E, no quebra-quebra, podem surgir surpresas, como uma lógica de encanamento ruim, por exemplo. "Isso é difícil de trabalhar, mas há outras várias benesses, como ter um apartamento inteiro com piso de madeira sem pagar muito", aponta Aline Roman. Manter revestimentos originais tampouco é mais econômico, mas o reaproveitamento e o investimento faz sentido para perfis de pessoas como Kathleen, que querem preservar a história do prédio: o projeto do seu apartamento (a cargo do Estúdio A/R), reaproveitou todos os azulejos do banheiro, originais da década de 1960.

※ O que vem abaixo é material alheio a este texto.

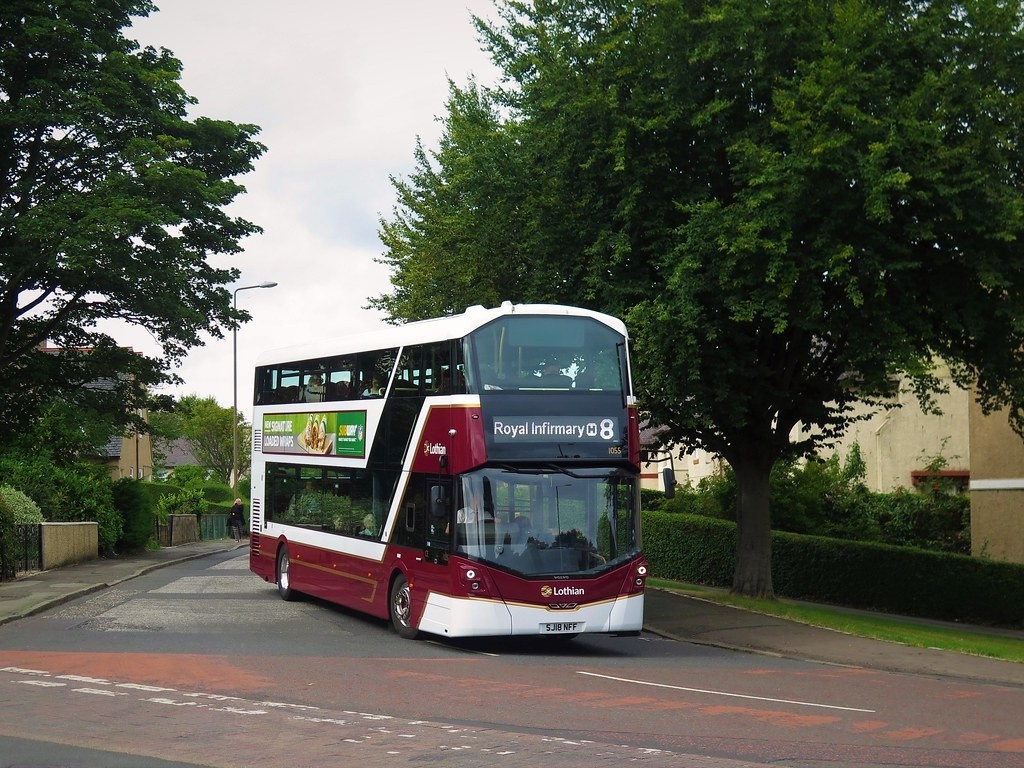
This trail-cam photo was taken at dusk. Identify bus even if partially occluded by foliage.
[247,299,678,641]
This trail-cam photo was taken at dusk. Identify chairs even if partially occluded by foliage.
[272,379,460,398]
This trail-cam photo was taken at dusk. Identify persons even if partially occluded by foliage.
[226,497,246,543]
[443,489,502,560]
[299,368,388,400]
[287,477,380,538]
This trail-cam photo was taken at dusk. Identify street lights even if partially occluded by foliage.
[233,281,278,507]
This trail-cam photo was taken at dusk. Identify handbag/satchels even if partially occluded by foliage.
[227,519,232,527]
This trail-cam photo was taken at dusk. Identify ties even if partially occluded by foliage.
[473,512,478,524]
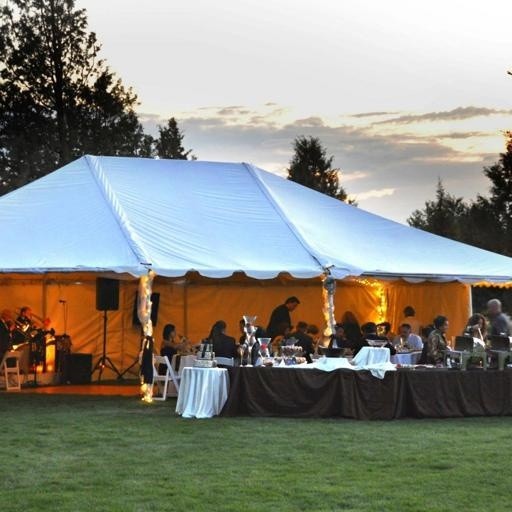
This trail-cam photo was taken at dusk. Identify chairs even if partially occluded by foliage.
[0,351,22,391]
[148,356,181,401]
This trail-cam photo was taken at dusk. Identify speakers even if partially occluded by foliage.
[55,351,92,385]
[95,277,119,310]
[132,290,160,327]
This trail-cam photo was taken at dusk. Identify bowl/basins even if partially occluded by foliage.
[364,339,389,347]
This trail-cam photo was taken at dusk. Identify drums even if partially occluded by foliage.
[56,336,71,349]
[40,331,56,345]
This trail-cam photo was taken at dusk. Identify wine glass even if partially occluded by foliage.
[236,314,271,368]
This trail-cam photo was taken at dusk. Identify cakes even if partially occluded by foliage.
[192,343,218,368]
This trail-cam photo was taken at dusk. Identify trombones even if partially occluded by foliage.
[13,306,50,327]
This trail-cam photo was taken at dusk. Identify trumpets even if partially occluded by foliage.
[11,317,29,332]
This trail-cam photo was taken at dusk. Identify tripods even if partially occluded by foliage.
[91,311,125,381]
[117,327,144,378]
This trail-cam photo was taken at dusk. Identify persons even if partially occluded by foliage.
[158,324,186,375]
[0,307,32,364]
[202,320,237,367]
[238,297,512,370]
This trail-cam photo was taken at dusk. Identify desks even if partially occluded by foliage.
[174,366,231,419]
[218,363,512,418]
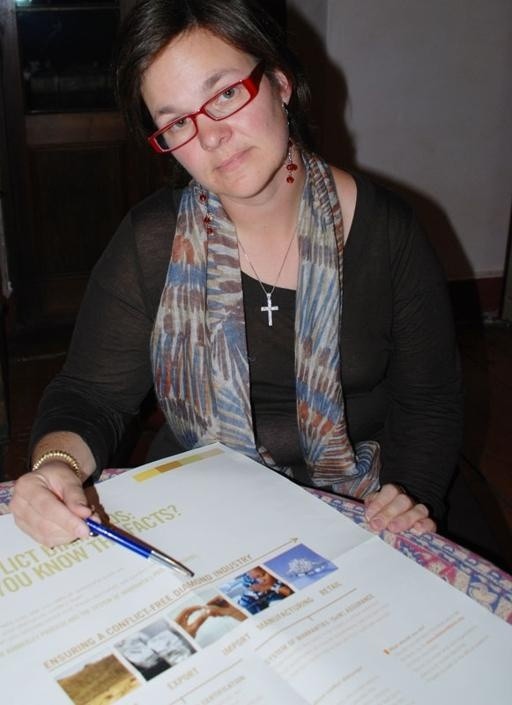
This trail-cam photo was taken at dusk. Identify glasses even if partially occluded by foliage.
[147,61,265,155]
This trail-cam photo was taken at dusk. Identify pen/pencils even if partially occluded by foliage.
[86,519,195,579]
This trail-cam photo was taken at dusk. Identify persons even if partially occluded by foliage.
[6,3,507,578]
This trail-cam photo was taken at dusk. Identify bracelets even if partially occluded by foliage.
[32,445,88,477]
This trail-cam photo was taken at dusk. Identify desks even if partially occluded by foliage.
[0,468,512,627]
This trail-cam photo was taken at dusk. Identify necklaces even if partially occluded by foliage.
[232,206,306,325]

Nem todo o apartamento antigo é necessariamente bom: por isso, a arquiteta recomenda, se possível, que, antes da compra, a pessoa tenha assessoria de um arquiteto para checar o local, a planta e as possibilidades de renovação. "Veja a incorporadora responsável, chame um arquiteto para avaliar. Muita coisa fica mascarada", alerta Aline.


Localização importa para mim?
Se encantar por um chão de taco é fácil. Mas: será que morar em um apartamento central faz sentido para o meu momento de vida? A arquiteta Evelyn Makovski salienta que essa é uma ponderação importante. Além da questão custo de reforma (cujo valor somado com a compra do imóvel pode se aproximar de um apartamento novo), prédios construídos entre os anos 1950 e 1980 não costumavam priorizar áreas de lazer. "Se você está em um momento de vida em que precisa de mais áreas externas, um apartamento antigo não será tão bacana. Mas, se a sua necessidade é de mais área interna, a opção é uma boa, por esses imóveis terem proporções mais aconchegantes".

Evelyn orienta ainda a verificar a questão da vaga de garagem: estes imóveis costumam ter somente uma vaga e, às vezes, nenhuma. "Tem pessoas que resolvem isso alugando em estacionamento privado próximo, aí precisa pesar se faz sentido para você".
Estar em uma área já desenvolvida, em que não existe mais espaço para novas construções, é outra vantagem, acredita Evelyn. "Você sabe qual vista terá da sua janela, a iluminação, como funciona o bairro e o condomínio". Não precisar de carro, poder ir à padaria andando e almoçar em um restaurante ao lado de casa são comodidades que um apartamento central proporciona, o que cria, fala Aline Roman, um "diâmetro de afeto" ao redor de casa. Ou seja: mais conexão com a cidade e a história.

Pesado todos os prós e contras, se os pontos positivos são maiores, não se esqueça do tempo de obra: leva tempo e é estressante, adverte a arquiteta Aline Roman - ela calcula que apartamentos próximos a 200 m² podem demorar cerca de sete meses para ficarem prontos . "Quer um imóvel antigo? Tenha tempo para esperar e fazer uma obra eficiente. Boa arquitetura precisa de tempo".